Strategies and Considerations
Use tomatoes as part of your weight-loss plan by juicing whole, ripe tomatoes for a healthy, sodium-free tomato juice, adding thinly sliced tomatoes to turkey or vegetarian burgers or using tomatoes in soups. If using canned or jarred tomato products, look for products with little or no sodium.
Add an extra cup of diced tomatoes to spaghetti sauce instead of ground beef, generously sprinkle your green salad with finely chopped tomatoes or eat a tomato and fat-free mayonnaise sandwich for lunch.
Tomatoes with Rice Recipe
- 2 small tomatoes, about 1/2 pound, peeled
- 2 tablespoons butter
- ⅓ cup finely chopped onion
- ½ teaspoon finely minced garlic
- One cup of raw rice
- 1 ¼ cups water
- One bay leaf
- Salt to taste if desired
- Freshly ground pepper to taste
- Slice tomatoes and cut into small dice. There should be about a cup.

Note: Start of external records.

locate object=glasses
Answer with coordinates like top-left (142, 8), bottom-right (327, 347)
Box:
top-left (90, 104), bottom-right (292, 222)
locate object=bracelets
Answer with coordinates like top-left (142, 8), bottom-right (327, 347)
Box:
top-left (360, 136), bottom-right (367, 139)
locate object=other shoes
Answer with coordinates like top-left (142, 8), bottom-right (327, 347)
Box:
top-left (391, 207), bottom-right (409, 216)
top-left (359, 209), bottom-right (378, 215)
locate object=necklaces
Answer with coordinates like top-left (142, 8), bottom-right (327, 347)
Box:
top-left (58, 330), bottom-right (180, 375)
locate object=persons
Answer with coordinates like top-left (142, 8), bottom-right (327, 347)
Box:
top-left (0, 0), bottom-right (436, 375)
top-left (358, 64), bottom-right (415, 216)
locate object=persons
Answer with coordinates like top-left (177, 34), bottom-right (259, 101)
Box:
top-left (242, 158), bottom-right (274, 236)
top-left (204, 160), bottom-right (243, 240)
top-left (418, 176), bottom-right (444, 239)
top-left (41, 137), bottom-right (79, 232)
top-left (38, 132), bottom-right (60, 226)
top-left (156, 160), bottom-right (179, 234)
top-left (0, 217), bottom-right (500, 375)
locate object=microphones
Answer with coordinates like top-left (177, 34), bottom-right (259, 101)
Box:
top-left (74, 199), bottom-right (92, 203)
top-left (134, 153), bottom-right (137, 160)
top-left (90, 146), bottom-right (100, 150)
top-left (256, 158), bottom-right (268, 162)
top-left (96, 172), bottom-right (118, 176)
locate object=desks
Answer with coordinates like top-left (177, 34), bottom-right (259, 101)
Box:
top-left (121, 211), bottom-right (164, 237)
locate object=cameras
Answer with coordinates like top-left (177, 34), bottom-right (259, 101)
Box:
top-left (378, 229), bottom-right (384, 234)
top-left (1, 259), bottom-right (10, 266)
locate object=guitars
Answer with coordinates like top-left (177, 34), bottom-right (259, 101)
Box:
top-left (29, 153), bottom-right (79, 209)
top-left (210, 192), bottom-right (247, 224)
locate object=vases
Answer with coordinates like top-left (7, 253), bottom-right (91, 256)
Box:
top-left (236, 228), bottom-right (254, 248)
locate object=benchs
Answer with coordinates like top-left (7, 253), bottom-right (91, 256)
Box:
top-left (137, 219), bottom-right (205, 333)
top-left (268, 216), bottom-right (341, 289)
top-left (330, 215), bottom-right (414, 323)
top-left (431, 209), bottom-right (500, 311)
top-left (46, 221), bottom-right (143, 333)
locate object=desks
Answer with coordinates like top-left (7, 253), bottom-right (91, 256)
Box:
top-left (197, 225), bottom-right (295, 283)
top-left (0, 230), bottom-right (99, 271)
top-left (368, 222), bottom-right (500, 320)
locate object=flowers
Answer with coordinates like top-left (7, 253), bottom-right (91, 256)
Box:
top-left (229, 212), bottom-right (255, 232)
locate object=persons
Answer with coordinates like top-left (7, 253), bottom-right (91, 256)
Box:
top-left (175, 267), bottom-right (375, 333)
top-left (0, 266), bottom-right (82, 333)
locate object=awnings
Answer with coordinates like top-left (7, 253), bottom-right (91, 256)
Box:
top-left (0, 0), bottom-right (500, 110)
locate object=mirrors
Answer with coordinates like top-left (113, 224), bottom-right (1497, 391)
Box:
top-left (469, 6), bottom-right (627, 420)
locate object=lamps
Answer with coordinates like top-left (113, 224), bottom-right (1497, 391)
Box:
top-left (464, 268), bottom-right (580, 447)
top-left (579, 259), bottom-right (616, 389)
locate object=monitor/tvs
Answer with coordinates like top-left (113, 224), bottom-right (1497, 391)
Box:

- Heat one tablespoon of butter in a saucepan and add onion and garlic. Cook, stirring until wilted. Add tomato and stir.
- Add rice and stir.
- Then add water, bay leaf, salt, and pepper.
- Bring to a boil and cover closely.
- Let simmer 17 minutes.
- Remove bay leaf and stir the rice.
- Stir in remaining tablespoon butter and serve.